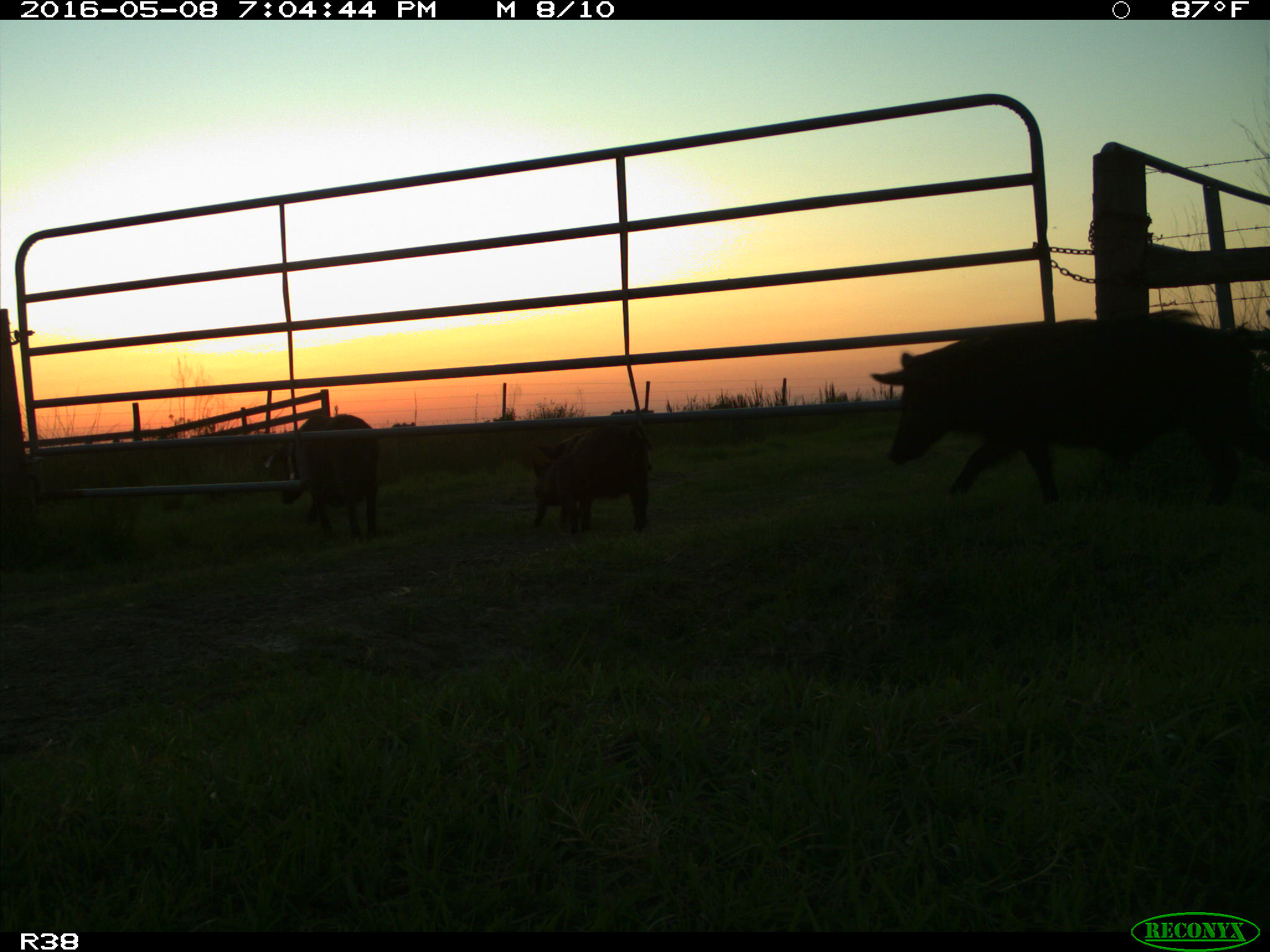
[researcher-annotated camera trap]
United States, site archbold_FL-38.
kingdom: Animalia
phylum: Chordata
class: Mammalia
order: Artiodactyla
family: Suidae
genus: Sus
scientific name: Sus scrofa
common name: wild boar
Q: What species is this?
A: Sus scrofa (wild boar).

§ Aim of the task: Go through the entries above and output them exactly, without pictures.

§ Result for this exercise:
[researcher-annotated camera trap]
United States, site archbold_FL-38.
kingdom: Animalia
phylum: Chordata
class: Mammalia
order: Artiodactyla
family: Suidae
genus: Sus
scientific name: Sus scrofa
common name: wild boar
Q: What species is this?
A: Sus scrofa (wild boar).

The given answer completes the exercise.